**Work to complete**
Reproduce the rows below word for word, everything from the first line down to and including the line that contains "0.60 meters", and stop there.

**Data listing**

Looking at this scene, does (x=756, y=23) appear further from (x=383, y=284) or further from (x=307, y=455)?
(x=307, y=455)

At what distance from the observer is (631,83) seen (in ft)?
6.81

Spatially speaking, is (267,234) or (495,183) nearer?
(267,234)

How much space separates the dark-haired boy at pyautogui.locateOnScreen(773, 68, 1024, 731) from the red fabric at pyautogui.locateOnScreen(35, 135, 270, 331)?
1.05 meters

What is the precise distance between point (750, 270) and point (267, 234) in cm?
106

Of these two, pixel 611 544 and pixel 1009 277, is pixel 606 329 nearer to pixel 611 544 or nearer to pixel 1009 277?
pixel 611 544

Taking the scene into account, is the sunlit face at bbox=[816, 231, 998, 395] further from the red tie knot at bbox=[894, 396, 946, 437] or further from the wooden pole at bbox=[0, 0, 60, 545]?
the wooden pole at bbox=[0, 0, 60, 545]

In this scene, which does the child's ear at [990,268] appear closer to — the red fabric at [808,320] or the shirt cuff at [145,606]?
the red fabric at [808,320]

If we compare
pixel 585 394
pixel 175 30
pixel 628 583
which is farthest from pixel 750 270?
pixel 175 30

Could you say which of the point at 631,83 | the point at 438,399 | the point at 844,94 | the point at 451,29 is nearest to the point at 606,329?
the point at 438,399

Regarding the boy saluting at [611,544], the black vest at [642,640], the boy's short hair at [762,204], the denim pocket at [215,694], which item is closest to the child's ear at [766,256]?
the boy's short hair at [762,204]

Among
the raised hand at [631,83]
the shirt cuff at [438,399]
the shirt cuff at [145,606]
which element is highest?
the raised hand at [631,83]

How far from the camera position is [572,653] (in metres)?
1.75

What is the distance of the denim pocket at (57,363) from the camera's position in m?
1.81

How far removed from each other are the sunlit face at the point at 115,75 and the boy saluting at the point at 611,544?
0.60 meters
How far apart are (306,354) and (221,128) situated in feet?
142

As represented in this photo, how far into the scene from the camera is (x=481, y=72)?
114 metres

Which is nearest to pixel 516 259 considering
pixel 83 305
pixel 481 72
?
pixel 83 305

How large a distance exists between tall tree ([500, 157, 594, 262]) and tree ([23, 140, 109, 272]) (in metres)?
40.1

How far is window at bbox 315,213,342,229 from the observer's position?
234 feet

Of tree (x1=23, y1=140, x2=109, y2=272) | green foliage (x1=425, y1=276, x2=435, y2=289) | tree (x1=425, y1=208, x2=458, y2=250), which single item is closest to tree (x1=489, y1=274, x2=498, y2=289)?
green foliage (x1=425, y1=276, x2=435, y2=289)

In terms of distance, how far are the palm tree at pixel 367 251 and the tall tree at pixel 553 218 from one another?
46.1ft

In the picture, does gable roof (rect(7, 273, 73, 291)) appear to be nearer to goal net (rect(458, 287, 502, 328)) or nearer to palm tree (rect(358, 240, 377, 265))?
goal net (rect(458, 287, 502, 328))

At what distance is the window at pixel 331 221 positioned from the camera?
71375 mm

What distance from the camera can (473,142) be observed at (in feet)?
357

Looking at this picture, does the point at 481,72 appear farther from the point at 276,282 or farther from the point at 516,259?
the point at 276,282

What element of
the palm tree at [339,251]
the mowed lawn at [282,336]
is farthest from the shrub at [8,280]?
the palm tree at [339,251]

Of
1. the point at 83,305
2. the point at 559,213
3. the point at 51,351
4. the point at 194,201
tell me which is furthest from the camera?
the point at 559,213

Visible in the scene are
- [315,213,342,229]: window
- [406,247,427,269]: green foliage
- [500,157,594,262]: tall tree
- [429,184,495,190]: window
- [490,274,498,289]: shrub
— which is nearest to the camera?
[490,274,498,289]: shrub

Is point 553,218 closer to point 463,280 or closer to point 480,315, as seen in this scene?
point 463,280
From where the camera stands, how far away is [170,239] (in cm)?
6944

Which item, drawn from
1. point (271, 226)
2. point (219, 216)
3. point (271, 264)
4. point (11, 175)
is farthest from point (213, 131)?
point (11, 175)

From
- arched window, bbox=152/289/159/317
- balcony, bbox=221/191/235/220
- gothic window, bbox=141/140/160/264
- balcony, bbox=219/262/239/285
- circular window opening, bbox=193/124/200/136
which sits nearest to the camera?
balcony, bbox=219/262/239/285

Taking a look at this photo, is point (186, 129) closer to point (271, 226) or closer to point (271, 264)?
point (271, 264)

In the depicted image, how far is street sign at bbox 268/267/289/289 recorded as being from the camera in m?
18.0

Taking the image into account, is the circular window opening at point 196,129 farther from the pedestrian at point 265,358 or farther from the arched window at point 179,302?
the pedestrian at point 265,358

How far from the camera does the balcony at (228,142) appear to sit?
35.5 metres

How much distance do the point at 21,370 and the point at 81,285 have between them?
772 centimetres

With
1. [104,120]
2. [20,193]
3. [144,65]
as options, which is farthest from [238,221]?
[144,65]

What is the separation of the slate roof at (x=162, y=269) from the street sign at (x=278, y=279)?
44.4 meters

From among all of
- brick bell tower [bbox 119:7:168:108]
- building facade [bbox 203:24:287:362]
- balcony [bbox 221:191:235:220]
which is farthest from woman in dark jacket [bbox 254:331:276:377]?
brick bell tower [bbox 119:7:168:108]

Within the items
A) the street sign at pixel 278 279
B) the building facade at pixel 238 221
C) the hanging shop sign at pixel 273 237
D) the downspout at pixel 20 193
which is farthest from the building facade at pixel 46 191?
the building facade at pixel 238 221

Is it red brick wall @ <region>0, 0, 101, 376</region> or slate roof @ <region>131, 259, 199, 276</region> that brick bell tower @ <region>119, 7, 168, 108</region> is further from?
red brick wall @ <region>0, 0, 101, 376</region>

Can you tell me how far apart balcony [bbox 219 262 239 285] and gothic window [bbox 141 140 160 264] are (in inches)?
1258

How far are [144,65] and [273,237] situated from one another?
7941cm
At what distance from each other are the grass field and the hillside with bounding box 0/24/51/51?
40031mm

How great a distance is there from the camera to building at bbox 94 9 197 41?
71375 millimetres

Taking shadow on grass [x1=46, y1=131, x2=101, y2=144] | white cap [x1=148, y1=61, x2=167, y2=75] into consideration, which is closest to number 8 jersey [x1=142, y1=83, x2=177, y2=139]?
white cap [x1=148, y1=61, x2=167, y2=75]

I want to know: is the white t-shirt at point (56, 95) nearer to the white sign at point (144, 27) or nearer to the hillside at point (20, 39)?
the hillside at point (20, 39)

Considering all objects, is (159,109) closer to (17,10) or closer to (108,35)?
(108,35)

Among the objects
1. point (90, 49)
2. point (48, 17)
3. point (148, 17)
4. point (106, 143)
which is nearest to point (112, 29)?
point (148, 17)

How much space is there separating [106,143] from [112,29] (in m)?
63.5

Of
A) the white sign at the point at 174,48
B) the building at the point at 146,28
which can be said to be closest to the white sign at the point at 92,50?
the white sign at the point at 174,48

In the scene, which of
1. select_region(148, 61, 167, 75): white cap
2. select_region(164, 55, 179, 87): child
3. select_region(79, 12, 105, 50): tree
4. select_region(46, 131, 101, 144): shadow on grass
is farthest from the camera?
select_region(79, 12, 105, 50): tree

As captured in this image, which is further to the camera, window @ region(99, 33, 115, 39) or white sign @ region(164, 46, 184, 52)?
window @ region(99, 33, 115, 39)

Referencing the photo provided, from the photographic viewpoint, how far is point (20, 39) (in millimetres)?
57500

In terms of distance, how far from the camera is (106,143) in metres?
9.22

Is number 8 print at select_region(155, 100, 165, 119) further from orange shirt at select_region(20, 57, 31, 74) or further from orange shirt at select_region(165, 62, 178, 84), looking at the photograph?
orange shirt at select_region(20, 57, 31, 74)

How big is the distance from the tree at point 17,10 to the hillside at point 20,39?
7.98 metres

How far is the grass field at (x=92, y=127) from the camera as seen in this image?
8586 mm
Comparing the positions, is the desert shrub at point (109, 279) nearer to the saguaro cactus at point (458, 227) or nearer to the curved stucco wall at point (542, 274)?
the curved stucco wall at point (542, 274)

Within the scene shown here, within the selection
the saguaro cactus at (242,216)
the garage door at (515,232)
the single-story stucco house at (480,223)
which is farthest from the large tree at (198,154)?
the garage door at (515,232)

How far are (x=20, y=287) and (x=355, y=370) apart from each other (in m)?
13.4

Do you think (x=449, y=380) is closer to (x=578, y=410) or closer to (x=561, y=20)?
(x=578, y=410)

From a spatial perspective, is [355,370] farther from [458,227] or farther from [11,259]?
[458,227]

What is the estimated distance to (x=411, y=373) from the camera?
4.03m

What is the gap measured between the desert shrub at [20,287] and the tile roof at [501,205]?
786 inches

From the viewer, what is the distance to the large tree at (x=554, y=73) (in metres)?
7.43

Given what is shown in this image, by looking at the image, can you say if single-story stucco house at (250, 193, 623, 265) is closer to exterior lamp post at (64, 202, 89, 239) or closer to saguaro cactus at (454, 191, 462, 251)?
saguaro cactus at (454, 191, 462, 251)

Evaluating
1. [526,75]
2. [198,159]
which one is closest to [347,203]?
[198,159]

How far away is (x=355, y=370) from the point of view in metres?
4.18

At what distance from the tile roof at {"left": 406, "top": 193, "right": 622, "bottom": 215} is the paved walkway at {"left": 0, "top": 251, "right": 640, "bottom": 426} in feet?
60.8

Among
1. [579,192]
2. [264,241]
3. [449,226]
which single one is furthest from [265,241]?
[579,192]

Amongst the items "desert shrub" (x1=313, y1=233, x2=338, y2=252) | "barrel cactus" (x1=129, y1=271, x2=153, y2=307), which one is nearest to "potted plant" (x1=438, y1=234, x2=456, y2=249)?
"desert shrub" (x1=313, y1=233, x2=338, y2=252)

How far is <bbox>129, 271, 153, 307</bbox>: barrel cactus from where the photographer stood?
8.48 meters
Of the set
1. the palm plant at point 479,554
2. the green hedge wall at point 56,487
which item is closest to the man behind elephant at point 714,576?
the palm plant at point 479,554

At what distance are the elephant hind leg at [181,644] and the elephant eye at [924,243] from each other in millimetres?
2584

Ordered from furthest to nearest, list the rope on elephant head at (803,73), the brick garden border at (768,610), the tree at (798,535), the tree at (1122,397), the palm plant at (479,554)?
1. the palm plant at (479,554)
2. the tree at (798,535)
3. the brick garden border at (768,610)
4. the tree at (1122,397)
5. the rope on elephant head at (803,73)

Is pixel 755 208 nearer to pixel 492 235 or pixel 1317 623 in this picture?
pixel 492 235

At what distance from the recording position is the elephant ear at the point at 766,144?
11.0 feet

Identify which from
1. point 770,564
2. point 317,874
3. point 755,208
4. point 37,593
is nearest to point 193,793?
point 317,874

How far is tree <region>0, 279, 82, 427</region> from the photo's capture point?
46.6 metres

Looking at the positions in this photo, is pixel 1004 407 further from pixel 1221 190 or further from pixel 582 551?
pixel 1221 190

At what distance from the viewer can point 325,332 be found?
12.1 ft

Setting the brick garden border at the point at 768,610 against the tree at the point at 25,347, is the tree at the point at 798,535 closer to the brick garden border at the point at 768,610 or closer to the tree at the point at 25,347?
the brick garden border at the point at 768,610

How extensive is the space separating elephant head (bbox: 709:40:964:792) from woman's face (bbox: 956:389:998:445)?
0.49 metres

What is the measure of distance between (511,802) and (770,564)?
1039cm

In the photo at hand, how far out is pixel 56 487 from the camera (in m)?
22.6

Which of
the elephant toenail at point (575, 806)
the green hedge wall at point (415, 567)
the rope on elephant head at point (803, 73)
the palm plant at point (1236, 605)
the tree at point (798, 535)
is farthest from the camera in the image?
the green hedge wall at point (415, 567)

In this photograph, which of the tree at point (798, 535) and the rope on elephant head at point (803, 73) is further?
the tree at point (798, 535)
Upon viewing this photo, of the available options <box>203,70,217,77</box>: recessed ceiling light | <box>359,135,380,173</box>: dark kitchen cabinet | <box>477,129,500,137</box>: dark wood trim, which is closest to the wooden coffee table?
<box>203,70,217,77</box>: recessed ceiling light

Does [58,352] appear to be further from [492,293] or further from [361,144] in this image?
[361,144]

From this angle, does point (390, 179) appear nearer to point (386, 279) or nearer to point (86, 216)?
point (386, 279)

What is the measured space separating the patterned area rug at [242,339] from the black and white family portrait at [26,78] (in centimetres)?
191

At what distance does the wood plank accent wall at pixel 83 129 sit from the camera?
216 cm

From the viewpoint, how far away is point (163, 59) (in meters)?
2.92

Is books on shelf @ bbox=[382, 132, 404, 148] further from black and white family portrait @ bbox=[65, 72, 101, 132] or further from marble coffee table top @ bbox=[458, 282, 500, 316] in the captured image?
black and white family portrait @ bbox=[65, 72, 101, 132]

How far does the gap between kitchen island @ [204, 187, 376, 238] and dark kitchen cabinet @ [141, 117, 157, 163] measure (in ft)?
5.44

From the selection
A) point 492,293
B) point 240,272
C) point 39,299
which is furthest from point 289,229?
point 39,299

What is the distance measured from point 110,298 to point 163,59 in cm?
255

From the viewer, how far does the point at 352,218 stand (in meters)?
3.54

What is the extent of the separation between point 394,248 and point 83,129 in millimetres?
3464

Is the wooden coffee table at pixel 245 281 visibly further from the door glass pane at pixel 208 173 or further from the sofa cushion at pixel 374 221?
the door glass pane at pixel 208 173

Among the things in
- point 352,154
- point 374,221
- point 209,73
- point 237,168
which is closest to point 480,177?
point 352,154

**Expected output**
Looking at this scene, does (x=756, y=23) appear further from (x=383, y=284) or further from (x=307, y=455)?
(x=307, y=455)

At what distance from the observer is (631,83) seen (in ft)?
6.81

Spatially speaking, is (267,234) or (495,183) nearer?
(267,234)

How much space separates the dark-haired boy at pyautogui.locateOnScreen(773, 68, 1024, 731) from the red fabric at pyautogui.locateOnScreen(35, 135, 270, 331)?
1.05 meters

What is the precise distance between point (750, 270) and point (267, 234) in cm?
106

Of these two, pixel 611 544 and pixel 1009 277, is pixel 606 329 nearer to pixel 611 544 or nearer to pixel 1009 277?
pixel 611 544

Taking the scene into account, is the sunlit face at bbox=[816, 231, 998, 395] further from the red tie knot at bbox=[894, 396, 946, 437] or further from the wooden pole at bbox=[0, 0, 60, 545]?
the wooden pole at bbox=[0, 0, 60, 545]

In this scene, which does the child's ear at [990,268] appear closer to — the red fabric at [808,320] or the shirt cuff at [145,606]?
the red fabric at [808,320]

If we compare
pixel 585 394
pixel 175 30
pixel 628 583
which is farthest from pixel 750 270?
pixel 175 30

Could you say which of the point at 631,83 | the point at 438,399 | the point at 844,94 | the point at 451,29 is nearest to the point at 606,329?
the point at 438,399

Regarding the boy saluting at [611,544], the black vest at [642,640], the boy's short hair at [762,204], the denim pocket at [215,694], which item is closest to the child's ear at [766,256]?
the boy's short hair at [762,204]

Among
the raised hand at [631,83]
the shirt cuff at [438,399]
the shirt cuff at [145,606]
which element is highest?
the raised hand at [631,83]

How far from the camera position is [572,653] (in metres)?
1.75

What is the distance of the denim pocket at (57,363) from the camera's position in m?
1.81

How far removed from each other are the sunlit face at the point at 115,75 and the boy saluting at the point at 611,544?
0.60 meters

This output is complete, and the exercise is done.